UNITED STATES

SECURITIES AND EXCHANGE COMMISSION

Washington, D.C. 20549

 

FORM 8-K

 

CURRENT REPORT

PURSUANT TO SECTION 13 OR 15(d) OF THE

SECURITIES EXCHANGE ACT OF 1934

 

May 28, 2014

(Date of earliest event reported)

 

CONSOLIDATED WATER CO. LTD.

(Exact Name of Registrant as Specified in Charter)

 

Cayman Islands, B.W.I. 0-25248 98-0619652
(State or Other Jurisdiction
of Incorporation)
(Commission File No.) (IRS Employer Identification No.)

  

Regatta Office Park

Windward Three, 4th Floor

West Bay Road, P.O. Box 1114

Grand Cayman, KY1-1102

Cayman Islands

(Address of Principal Executive Offices)

 

(345) 945-4277

(Registrant’s telephone number, including area code)

 

Not Applicable

(Former Name or Former Address, if Changed Since Last Report)

### Set tasks
- 1) Edit the stretch of the Form 8-K cover page from "SECURITIES EXCHANGE ACT" through "Specified in Charter)", replacing "Charter" with "Memorandum of Association".
- 2) According to the Form 8-K cover page, what is the date of the earliest event reported?
- 3) Carry on the Form 8-K cover page from the point where it stops.
The listing of recorded data is not required for any of the work here.

Recorded data
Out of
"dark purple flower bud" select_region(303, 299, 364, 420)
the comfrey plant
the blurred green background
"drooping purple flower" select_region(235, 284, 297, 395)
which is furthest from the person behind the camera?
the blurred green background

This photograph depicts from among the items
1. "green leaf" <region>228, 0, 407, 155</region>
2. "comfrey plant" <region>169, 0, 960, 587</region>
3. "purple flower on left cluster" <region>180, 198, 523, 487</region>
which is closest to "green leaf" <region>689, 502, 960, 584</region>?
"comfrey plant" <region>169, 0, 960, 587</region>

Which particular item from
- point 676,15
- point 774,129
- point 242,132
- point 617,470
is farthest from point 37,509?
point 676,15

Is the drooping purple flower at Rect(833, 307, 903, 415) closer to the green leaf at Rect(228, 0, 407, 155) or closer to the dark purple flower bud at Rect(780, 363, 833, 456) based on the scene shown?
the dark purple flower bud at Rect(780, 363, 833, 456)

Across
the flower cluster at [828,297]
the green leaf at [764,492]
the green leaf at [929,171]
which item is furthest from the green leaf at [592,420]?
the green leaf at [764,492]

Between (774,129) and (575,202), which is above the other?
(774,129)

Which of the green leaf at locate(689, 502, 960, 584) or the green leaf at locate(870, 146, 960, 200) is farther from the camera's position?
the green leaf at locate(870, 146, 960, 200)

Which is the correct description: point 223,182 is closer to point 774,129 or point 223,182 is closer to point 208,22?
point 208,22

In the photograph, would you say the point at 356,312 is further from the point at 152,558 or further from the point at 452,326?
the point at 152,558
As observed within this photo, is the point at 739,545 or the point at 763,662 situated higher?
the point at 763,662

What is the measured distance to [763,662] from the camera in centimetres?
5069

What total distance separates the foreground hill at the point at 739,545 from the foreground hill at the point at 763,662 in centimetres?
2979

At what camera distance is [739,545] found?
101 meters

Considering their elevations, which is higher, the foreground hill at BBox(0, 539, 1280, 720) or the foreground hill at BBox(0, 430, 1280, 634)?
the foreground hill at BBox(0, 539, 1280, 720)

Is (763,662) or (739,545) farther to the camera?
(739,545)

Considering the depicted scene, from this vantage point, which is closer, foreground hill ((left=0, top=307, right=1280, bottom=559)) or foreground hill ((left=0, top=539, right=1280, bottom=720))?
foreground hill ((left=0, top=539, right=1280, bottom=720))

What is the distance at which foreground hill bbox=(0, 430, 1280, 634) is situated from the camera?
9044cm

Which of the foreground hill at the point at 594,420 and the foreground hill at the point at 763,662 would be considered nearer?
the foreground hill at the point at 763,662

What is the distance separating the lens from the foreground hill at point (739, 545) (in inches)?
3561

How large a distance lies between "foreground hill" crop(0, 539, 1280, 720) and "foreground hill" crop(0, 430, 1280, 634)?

### Answers to the exercise
- 1)
SECURITIES EXCHANGE ACT OF 1934

 

May 28, 2014

(Date of earliest event reported)

 

CONSOLIDATED WATER CO. LTD.

(Exact Name of Registrant as Specified in Memorandum of Association)

- 2) May 28, 2014

- 3)
Check the appropriate box below if the Form 8-K filing is intended to simultaneously satisfy the filing obligation of the registrant under any of the following provisions (see General Instructions A.2. below):

 

¨ Written communications pursuant to Rule 425 under the Securities Act (17 CFR 230.425)

¨ Soliciting material pursuant to Rule 14a-12 under the Exchange Act (17 CFR 240.14a-12)

¨ Pre-commencement communications pursuant to Rule 14d-2(b) under the Exchange Act (17 CFR 240.14d-2(b))

¨ Pre-commencement communications pursuant to Rule 13e-4(c) under the Exchange Act (17 CFR 240.13e-4(c))

 

 
 

 

Item 5.07 Submission of Matters to a Vote of Security Holders.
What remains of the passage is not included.